Christchurch and Canterbury Feature


Arthur's Pass National Park

The journey is the thing. Nowhere in New Zealand does this Homeric phrase resound more than at Arthur's Pass, where the way itself is the marvel. Highway 73 is one of the park's prized features. Humble bipeds need only point a car west from Christchurch to enjoy heady mountain vistas.

You don't need to be a mountain goat or a kea to get properly alpine. Arthur's Pass offers richly diverse landscapes: the beech forests and tussock grasslands of the eastern slopes give way to snowcapped mountains and wildflower fields; dense rainy forests dominate the west. Established in 1929, Arthur's Pass was the South Island's first national park and the home to the kea, a mountain parrot, and the rare great-spotted kiwi. Follow in the footsteps of ancient Māori hunters, 1860s gold rushers, and 1990s road workers who constructed the 440-meters (1,444-foot) Otira Viaduct.
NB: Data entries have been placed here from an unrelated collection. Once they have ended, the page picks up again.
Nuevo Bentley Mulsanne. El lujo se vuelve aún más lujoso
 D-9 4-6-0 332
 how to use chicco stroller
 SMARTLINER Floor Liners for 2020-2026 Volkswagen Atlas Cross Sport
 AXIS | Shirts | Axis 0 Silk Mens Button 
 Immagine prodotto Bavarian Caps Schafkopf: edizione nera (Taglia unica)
Each of the many twists and turns reveals another photo op: waterfalls, fields of wildflowers, dizzying drops. And it's all easily accessible from Christchurch.


November through March bring gorgeous wildflowers to the park. Ski at Temple Basin from late June to early October. Remember: with 2,000-meter (6,562-foot) peaks, the weather in the park can change for the worse anytime at this altitude.

Fun Fact

The enormous moa, a native New Zealand bird, has long been extinct. But according to Paddy Freaney, the former owner of the Arthur's Pass Bealey Hotel, a moa popped up in a nearby valley! Despite Paddy's photographic evidence (a blurry image of a large running bird), many scientists remain dubious of his claims.

Best Ways to Explore


As a guest at the luxurious Arthur's Pass Wilderness Lodge, you're invited to "walk the walk" and help remove invasive plants on nature hikes, and you're also welcome to do your own thing and take advantage of the extensive trails throughout the property. The owners are passionate about the conservation of this alpine environment and eager to share their knowledge with you. The lodge itself is built of local stone and wood. There's no need to worry about your cuisine's "food miles"—the delectable slow-cooked lamb on your plate was raised on the farm out the window. A more wallet-friendly but equally environment-conscious accommodation is the Mountain House Backpackers. The operators practice "responsible tourism" down to the last detail, using compact fluorescent lighting, organically based cleansers, recycled paper products, and non-native firewood. They also initiated and run the recycling effort for the entire town.